Di tengah keramaian malam itu, Michelle merasa ada sesuatu yang berbeda dalam dirinya. Mungkin, untuk pertama kalinya, dia menemukan seseorang yang membuatnya ingin keluar dari zona nyaman. Di sisi lain, Budi juga merasakan hal yang sama. Meski dia tahu ada jarak sosial dan kehidupan yang berbeda di antara mereka, dia tak bisa membohongi hatinya bahwa dia mulai menyukai Michelle.
Malam itu, di bawah tenda pecel lele, percikan sebuah cerita baru mulai menghangatkan dinginnya kota.
Hujan di Malam Minggu
Malam itu suasana tenda pecel lele sedikit lebih lengang dibandingkan biasanya. Mungkin karena banyak penghuni kost di sekitar sedang menikmati malam Minggu mereka di luar. Hujan rintik mulai turun, membuat udara menjadi lebih dingin dari biasanya. Budi, yang sedang membersihkan meja, melihat sosok Michelle berjalan mendekat ke tendanya. Gadis itu mengenakan sweater biru pastel dan celana pendek berwarna hitam, tampak sederhana namun tetap memancarkan pesonanya.
"Selamat malam, Mbak Michelle," sapa Budi, kali ini dengan senyum yang lebih hangat dari biasanya.
"Selamat malam, Mas Budi. Seperti biasa, tahu tempe goreng," jawab Michelle sambil duduk di salah satu bangku kayu.
Budi memulai percakapan, mencoba mencairkan suasana. "Malam Minggu kok nggak keluar sama pacar, Mbak?" tanyanya, setengah bercanda.
Michelle tersenyum tipis. "Pacar?

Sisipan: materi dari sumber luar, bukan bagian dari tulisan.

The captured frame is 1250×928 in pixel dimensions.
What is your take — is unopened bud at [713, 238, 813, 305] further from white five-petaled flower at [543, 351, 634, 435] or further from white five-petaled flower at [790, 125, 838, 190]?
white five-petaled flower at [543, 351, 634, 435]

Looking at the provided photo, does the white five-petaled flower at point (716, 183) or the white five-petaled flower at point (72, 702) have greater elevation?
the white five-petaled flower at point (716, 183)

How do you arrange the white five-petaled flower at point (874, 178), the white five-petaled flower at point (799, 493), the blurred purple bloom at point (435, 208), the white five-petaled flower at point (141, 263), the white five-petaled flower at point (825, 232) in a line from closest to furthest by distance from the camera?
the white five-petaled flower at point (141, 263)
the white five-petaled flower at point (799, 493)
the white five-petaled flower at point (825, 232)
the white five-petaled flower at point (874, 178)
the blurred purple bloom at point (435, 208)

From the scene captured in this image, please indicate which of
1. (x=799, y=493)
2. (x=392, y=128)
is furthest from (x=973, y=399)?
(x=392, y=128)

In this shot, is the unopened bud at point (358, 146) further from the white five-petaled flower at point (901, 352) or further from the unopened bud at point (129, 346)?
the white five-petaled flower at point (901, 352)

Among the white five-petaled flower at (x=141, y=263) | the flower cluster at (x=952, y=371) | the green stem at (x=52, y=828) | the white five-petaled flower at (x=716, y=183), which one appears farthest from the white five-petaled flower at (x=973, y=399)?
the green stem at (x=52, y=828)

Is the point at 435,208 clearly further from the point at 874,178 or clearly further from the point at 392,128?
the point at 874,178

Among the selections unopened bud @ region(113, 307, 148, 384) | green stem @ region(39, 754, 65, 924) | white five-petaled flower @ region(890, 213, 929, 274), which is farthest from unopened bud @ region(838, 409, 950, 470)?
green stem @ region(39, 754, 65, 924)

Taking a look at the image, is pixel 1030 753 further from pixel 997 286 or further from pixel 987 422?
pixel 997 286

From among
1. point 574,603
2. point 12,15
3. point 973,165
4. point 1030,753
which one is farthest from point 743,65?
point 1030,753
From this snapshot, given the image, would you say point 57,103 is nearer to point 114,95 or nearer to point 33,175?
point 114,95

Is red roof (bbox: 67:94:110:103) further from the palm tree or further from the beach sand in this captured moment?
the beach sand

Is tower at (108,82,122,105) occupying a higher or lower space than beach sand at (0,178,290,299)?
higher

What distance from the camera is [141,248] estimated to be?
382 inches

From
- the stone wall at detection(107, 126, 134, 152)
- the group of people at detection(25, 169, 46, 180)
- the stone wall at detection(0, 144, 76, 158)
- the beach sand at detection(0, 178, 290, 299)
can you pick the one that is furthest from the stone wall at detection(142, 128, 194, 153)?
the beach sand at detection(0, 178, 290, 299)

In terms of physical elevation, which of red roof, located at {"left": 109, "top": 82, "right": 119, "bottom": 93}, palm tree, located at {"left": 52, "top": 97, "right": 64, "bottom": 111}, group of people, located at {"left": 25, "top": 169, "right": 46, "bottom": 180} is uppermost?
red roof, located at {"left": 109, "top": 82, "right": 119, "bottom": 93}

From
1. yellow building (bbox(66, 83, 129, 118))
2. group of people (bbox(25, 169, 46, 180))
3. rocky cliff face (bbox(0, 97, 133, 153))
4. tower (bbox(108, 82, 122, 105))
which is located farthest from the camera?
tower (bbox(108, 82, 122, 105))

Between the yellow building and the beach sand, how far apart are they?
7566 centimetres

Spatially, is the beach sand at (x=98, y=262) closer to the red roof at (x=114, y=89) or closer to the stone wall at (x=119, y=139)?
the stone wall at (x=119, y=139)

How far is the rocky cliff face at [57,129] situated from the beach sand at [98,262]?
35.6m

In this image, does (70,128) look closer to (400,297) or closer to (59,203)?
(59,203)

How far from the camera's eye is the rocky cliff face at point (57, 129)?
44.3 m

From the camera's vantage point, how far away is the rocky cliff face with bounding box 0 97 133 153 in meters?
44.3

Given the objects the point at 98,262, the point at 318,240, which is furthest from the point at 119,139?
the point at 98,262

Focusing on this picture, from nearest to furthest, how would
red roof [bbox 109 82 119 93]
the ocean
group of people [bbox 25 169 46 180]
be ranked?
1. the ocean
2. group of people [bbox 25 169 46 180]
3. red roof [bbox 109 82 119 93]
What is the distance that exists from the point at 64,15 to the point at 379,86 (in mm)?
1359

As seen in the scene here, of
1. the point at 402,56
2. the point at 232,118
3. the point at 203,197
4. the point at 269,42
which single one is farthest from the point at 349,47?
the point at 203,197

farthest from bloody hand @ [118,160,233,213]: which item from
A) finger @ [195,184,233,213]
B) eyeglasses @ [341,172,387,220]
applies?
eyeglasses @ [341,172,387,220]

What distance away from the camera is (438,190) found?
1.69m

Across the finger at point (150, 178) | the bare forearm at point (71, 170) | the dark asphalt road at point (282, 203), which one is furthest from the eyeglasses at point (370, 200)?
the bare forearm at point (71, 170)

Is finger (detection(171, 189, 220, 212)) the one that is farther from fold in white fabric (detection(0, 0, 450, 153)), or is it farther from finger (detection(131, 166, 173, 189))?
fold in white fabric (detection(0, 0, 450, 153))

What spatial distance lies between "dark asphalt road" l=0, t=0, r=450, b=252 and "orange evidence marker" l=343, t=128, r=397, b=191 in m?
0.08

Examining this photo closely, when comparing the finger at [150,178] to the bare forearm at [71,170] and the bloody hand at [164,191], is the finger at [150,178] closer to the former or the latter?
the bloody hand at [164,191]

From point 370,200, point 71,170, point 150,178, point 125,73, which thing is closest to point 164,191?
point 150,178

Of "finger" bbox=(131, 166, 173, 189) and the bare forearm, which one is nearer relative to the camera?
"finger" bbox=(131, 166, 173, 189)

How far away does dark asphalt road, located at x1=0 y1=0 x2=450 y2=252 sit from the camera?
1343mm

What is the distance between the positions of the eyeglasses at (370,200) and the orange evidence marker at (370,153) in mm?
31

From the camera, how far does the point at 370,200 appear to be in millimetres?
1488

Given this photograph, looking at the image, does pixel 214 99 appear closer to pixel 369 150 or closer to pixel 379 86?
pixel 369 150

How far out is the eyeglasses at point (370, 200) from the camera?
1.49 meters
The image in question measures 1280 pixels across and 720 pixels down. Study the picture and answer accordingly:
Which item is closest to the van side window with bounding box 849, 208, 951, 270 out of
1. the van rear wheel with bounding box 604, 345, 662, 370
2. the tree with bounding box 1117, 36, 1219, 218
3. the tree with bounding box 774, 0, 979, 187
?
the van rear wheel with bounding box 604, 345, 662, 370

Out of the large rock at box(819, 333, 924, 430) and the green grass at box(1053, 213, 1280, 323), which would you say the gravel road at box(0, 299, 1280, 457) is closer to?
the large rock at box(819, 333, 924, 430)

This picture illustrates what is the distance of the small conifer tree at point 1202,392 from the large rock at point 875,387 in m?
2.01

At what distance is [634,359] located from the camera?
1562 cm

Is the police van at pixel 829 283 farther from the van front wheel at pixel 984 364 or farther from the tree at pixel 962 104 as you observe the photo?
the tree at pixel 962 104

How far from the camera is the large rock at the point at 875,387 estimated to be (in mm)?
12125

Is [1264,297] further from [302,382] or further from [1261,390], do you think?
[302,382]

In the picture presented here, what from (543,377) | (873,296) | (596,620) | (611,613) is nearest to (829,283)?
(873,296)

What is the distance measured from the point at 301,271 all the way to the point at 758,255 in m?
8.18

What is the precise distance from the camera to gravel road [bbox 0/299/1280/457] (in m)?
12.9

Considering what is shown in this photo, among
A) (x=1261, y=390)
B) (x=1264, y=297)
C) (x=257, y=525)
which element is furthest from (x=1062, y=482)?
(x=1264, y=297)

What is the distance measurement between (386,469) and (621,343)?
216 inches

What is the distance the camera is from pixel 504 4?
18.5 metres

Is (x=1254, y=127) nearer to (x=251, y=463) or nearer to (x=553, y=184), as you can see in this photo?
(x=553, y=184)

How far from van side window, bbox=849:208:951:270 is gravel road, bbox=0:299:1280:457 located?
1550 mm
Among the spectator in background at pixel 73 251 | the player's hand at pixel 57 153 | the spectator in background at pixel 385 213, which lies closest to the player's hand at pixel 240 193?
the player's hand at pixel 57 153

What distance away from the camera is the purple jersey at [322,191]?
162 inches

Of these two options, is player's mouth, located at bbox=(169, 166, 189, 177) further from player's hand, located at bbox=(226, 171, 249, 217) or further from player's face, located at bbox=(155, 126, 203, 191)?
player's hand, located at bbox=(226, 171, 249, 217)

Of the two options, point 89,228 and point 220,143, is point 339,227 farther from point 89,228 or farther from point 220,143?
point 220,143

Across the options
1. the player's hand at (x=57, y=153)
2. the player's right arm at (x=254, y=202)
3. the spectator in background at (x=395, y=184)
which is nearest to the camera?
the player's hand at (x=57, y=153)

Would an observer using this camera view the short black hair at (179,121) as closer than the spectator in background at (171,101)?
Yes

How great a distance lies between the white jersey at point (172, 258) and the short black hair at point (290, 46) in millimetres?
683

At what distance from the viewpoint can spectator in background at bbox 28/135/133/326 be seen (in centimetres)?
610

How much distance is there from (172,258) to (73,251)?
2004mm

Saya nggak punya pacar, Mas," jawabnya ringan.
Budi terkejut, namun dia berusaha menutupi ekspresinya. "Ah, nggak mungkin. Gadis secantik Mbak pasti banyak yang antri."
Michelle hanya tertawa kecil, tidak terlalu menanggapi.
Saat pesanan selesai dibuat, tiba-tiba hujan turun lebih deras. Michelle melirik ke luar tenda dengan wajah bingung. "Wah, hujannya deras sekali. Kayaknya saya harus nunggu reda dulu."
Budi, yang selalu sigap membantu pelanggannya, langsung mengambil payung yang hanya satu-satunya ada di warung itu. "Nggak apa-apa, Mbak. Biar saya antar saja ke kost pakai payung ini," tawarnya.
Michelle sempat ragu, tapi akhirnya dia mengangguk. "Baiklah, terima kasih, Mas."
Mereka berjalan kaki bersama di bawah satu payung kecil. Jalanan basah dengan genangan air, sementara suara hujan menciptakan suasana yang tenang. Di bawah payung itu, jarak di antara mereka begitu dekat, membuat Budi bisa mencium aroma wangi yang lembut dari Michelle.
"Mas Budi, nggak capek kerja setiap malam begini?" tanya Michelle memecah keheningan.
"Capek sih, Mbak. Tapi saya sudah terbiasa. Lagipula, kerja ini buat keluarga di kampung," jawab Budi sambil melirik ke arahnya.
Michelle mengangguk, terkesan dengan dedikasi Budi. "Pasti mereka bangga punya anak seperti Mas Budi."
Budi tersenyum tipis. "Semoga begitu, Mbak. Kadang saya juga rindu sama kampung, tapi apa boleh buat. Kalau saya nggak kerja, siapa lagi yang bantu mereka?"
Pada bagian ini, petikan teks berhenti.